Professor Keith Howard has been following the Korean popular music industry for a while: he was in the SBS studio when Fin K.L. made their debut no.1 in 1999. His book Korean Pop Music – riding the wave (now sadly out of print) is highly enjoyable. So his upcoming talk should be a great way to launch the current season of lectures on Korean culture at the KCC:
Where did K-Pop come from?
Date / Time: Thursday 26 March 2015 / 18:00~19:00
RSVP to KCCUK at 0207 004 2600 or email@example.com
Lecturer: Professor Keith Howard (SOAS, University of London)

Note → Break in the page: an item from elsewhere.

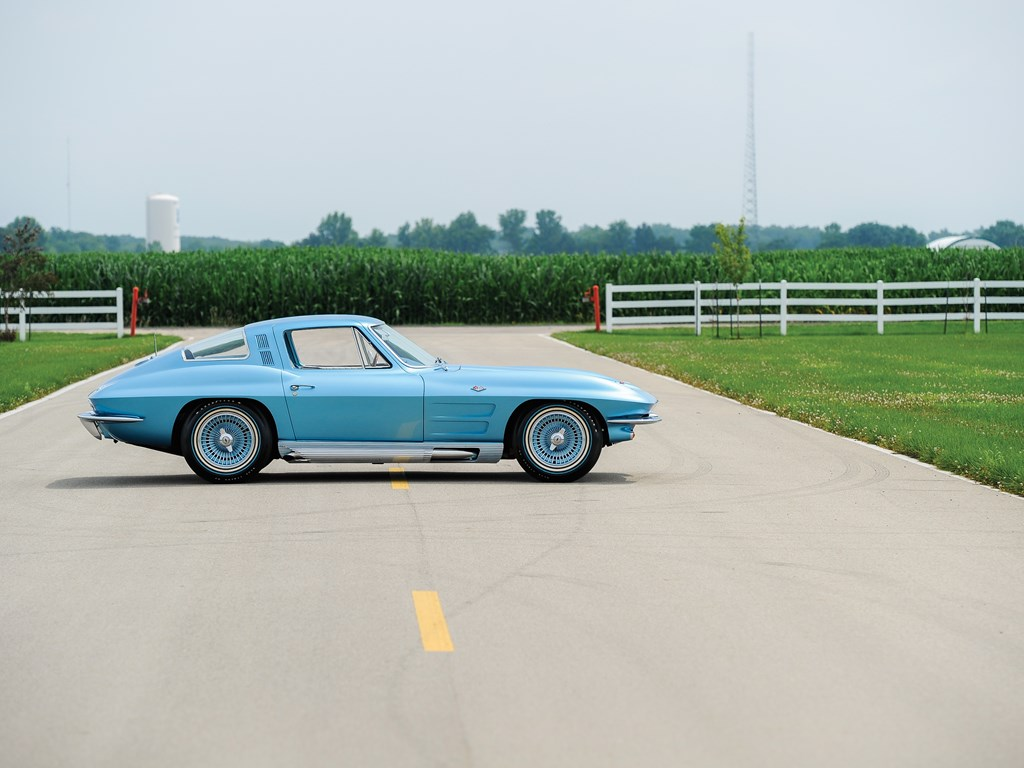 """1964 Chevrolet Corvette Sting Ray GM Styling Coupe """"GPV-57"""""""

In the first edition (1994) of World Music: The Rough Guide, Kawakami and Fisher wrote that although Korea had ‘developed economically at a staggering pace, in terms of popular music there is nothing to match the remarkable contemporary sounds of Indonesia, Okinawa or Japan’. This was not true at the time, but today seems to reflect something of a major blunder: the Korean domestic pop market had already witnessed Seo Taiji, and the arrival of rap, reggae, jungle, and hip-hop, and Korean pop was poised to explode on the world as a vital part of the Korean Wave.
Today, as the Korean government ponders “K-Wave 3.0”, looking for ways to sustain the global appeal of Korean soft culture, and as it seeks ways to build on the 2.2 billion YouTube views of Gangnam Style, it seems a good time to look back. This lecture will track the development of K-Pop from its beginnings to today, pausing at points along the road, and asking whether there are lessons to learn from K-Pop’s gradual but remarkable evolution.
About the speaker
Keith Howard is Professor of Music at SOAS, University of London. Formerly Associate Dean at the University of Sydney, he has held visiting professorships at Monash University, Ewha Women’s University and Hanguk University of Foreign Studies. He has written and edited 19 books, including Music as Intangible Cultural Heritage: Policy, Ideology and Practice in the Preservation of East Asian Traditions (2012), Singing the Kyrgyz Manas (with Saparbek Kasmambetov, 2011), Korean Kayagum Sanjo: A Traditional Instrumental Genre (with Chaesuk Lee and Nicholas Casswell; 2008), Creating Korean Music (2006), Preserving Korean Music (2006), and Korean Pop Music: Riding the Wave (2006). In addition to giving lectures, workshops and concerts at universities in Britain, throughout Europe, and in America, Asia and Australia, he has been a regular broadcaster on Korean affairs for BBC, ITV, Sky, NBC and others. He is editorial chair of the SOAS Musicology Series (Ashgate), and he founded and managed the SOASIS CD and DVD series as well as OpenAir Radio.